• [DIRECTION]: Copy out in full each line below that contains the word "camera".

• [RECORDS SHOWN]:
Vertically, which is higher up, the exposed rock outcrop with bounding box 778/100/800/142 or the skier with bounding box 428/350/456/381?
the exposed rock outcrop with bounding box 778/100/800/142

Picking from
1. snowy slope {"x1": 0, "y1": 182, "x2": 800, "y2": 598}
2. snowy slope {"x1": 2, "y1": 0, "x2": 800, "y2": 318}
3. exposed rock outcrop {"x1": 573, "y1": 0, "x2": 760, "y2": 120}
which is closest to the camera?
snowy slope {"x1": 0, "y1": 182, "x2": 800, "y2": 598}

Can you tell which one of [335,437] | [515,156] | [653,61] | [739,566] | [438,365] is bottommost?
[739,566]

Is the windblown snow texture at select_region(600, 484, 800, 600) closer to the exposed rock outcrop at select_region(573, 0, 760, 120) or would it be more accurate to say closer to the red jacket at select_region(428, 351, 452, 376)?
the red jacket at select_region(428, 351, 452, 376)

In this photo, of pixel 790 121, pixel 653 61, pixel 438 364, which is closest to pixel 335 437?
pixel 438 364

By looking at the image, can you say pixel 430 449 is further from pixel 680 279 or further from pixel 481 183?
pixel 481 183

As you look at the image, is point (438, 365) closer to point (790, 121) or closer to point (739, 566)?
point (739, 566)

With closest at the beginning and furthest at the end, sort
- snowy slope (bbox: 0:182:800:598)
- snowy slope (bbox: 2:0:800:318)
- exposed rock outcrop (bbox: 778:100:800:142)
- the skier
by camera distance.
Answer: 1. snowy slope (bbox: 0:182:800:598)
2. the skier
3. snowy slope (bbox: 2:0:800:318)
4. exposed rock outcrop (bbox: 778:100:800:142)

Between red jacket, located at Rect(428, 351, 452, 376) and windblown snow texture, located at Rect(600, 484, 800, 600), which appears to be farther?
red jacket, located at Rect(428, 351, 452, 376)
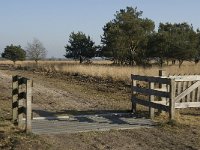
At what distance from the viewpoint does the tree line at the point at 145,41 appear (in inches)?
2160

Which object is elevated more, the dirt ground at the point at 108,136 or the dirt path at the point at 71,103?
the dirt path at the point at 71,103

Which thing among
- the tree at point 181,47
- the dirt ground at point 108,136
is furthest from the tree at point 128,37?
the dirt ground at point 108,136

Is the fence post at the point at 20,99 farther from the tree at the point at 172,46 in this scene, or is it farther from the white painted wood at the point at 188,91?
the tree at the point at 172,46

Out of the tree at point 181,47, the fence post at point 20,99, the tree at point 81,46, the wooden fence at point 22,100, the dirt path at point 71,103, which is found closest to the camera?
the wooden fence at point 22,100

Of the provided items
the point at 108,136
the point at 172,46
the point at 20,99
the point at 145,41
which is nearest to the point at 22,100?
the point at 20,99

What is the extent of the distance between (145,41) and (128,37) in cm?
237

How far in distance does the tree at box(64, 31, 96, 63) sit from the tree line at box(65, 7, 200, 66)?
42.6 feet

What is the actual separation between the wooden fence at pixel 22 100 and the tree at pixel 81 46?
219 feet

• [SOLUTION TO THIS EXERCISE]:
which is closest to the camera?
by camera distance.
Out of the tree at point 181,47, the fence post at point 20,99, the tree at point 81,46, the wooden fence at point 22,100, the dirt path at point 71,103, which is found closest to the camera?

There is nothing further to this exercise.